What the task asks:
Rewrite the lines below as a numbered list, omitting any blank lines.

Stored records
* begin *

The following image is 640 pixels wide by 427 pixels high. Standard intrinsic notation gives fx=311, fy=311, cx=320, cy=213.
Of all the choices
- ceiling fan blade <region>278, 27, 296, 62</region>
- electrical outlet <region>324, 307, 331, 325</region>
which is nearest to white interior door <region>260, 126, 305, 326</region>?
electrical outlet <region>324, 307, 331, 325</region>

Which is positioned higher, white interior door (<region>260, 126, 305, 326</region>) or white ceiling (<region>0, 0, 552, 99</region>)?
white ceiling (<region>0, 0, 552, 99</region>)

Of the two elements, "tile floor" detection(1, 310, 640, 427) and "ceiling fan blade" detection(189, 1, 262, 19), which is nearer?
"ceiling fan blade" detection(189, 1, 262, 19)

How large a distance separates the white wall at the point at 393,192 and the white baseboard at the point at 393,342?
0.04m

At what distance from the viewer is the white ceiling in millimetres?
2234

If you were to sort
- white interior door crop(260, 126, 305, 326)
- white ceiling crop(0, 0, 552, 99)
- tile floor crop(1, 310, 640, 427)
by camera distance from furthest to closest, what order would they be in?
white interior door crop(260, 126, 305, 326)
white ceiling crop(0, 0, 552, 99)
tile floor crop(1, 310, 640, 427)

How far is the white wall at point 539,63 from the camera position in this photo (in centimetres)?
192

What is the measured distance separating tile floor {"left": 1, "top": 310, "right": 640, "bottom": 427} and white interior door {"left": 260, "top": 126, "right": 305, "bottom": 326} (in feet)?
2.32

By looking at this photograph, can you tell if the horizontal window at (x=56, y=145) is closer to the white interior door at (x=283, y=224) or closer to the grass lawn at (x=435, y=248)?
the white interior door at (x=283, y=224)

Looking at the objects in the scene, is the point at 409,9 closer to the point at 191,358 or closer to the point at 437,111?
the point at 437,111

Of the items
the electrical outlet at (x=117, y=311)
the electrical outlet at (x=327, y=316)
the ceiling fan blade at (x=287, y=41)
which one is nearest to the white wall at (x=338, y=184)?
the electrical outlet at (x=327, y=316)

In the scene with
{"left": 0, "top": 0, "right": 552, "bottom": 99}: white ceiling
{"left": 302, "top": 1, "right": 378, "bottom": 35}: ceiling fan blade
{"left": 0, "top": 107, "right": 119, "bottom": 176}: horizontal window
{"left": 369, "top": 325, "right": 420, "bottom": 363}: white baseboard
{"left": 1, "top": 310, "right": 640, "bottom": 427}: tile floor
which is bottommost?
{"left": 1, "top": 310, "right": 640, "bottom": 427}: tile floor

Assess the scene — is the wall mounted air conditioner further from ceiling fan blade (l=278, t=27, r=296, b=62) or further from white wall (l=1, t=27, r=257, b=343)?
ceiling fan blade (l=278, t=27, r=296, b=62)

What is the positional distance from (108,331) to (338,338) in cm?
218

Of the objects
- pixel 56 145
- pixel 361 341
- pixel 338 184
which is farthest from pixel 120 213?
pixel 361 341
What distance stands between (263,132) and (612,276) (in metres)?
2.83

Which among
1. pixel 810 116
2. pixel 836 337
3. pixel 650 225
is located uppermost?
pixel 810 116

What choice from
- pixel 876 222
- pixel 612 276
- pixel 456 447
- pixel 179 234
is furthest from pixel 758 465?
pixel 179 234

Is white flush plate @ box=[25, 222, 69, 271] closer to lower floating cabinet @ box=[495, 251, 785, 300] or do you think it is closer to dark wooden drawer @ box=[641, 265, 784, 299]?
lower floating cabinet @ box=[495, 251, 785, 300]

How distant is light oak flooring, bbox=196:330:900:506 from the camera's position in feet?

* end *

Written answer:
1. The following image is 640 pixels wide by 427 pixels high. Standard intrinsic notation gives fx=311, fy=311, cx=320, cy=213.
2. Of all the choices
3. - ceiling fan blade <region>278, 27, 296, 62</region>
4. - electrical outlet <region>324, 307, 331, 325</region>
5. which is nearest to white interior door <region>260, 126, 305, 326</region>?
6. electrical outlet <region>324, 307, 331, 325</region>
7. Which is positioned higher, white interior door (<region>260, 126, 305, 326</region>) or white ceiling (<region>0, 0, 552, 99</region>)?
8. white ceiling (<region>0, 0, 552, 99</region>)
9. Of the two elements, "tile floor" detection(1, 310, 640, 427) and "ceiling fan blade" detection(189, 1, 262, 19), which is nearer?
10. "ceiling fan blade" detection(189, 1, 262, 19)
11. How large a distance separates the white wall at the point at 393,192 and the white baseboard at the point at 393,342?
12. 0.04m
13. At what distance from the viewer is the white ceiling in millimetres?
14. 2234
15. If you were to sort
16. - white interior door crop(260, 126, 305, 326)
17. - white ceiling crop(0, 0, 552, 99)
18. - tile floor crop(1, 310, 640, 427)
19. by camera distance from furthest to closest, what order would they be in?
20. white interior door crop(260, 126, 305, 326)
21. white ceiling crop(0, 0, 552, 99)
22. tile floor crop(1, 310, 640, 427)
23. How far is the white wall at point 539,63 from the camera position in this photo (in centimetres)?
24. 192
25. What is the measured distance separating tile floor {"left": 1, "top": 310, "right": 640, "bottom": 427} and white interior door {"left": 260, "top": 126, "right": 305, "bottom": 326} (in feet)?
26. 2.32
27. By looking at this photograph, can you tell if the horizontal window at (x=56, y=145) is closer to the white interior door at (x=283, y=224) or closer to the grass lawn at (x=435, y=248)?
28. the white interior door at (x=283, y=224)
29. Looking at the objects in the scene, is the point at 409,9 closer to the point at 191,358 or closer to the point at 437,111?
30. the point at 437,111
31. Of the items
32. the electrical outlet at (x=117, y=311)
33. the electrical outlet at (x=327, y=316)
34. the ceiling fan blade at (x=287, y=41)
35. which one is nearest to the white wall at (x=338, y=184)?
36. the electrical outlet at (x=327, y=316)
37. In the scene with
38. {"left": 0, "top": 0, "right": 552, "bottom": 99}: white ceiling
39. {"left": 302, "top": 1, "right": 378, "bottom": 35}: ceiling fan blade
40. {"left": 0, "top": 107, "right": 119, "bottom": 176}: horizontal window
41. {"left": 369, "top": 325, "right": 420, "bottom": 363}: white baseboard
42. {"left": 1, "top": 310, "right": 640, "bottom": 427}: tile floor
43. which is bottommost?
44. {"left": 1, "top": 310, "right": 640, "bottom": 427}: tile floor
45. Assess the scene — is the wall mounted air conditioner further from ceiling fan blade (l=278, t=27, r=296, b=62) or further from white wall (l=1, t=27, r=257, b=343)?
46. ceiling fan blade (l=278, t=27, r=296, b=62)
47. What is the positional distance from (108,331) to (338,338) in cm?
48. 218
49. Of the objects
50. - pixel 56 145
51. - pixel 361 341
52. - pixel 338 184
53. which is farthest from pixel 120 213?
54. pixel 361 341
55. What distance stands between (263,132) and (612,276) (in metres)?
56. 2.83
57. Which among
58. 1. pixel 810 116
59. 2. pixel 836 337
60. 3. pixel 650 225
61. is located uppermost?
62. pixel 810 116
63. What choice from
64. - pixel 876 222
65. - pixel 612 276
66. - pixel 456 447
67. - pixel 179 234
68. is furthest from pixel 758 465?
69. pixel 179 234
70. Is white flush plate @ box=[25, 222, 69, 271] closer to lower floating cabinet @ box=[495, 251, 785, 300] or do you think it is closer to dark wooden drawer @ box=[641, 265, 784, 299]?
71. lower floating cabinet @ box=[495, 251, 785, 300]
72. How distant is light oak flooring, bbox=196:330:900:506 from the camera's position in feet?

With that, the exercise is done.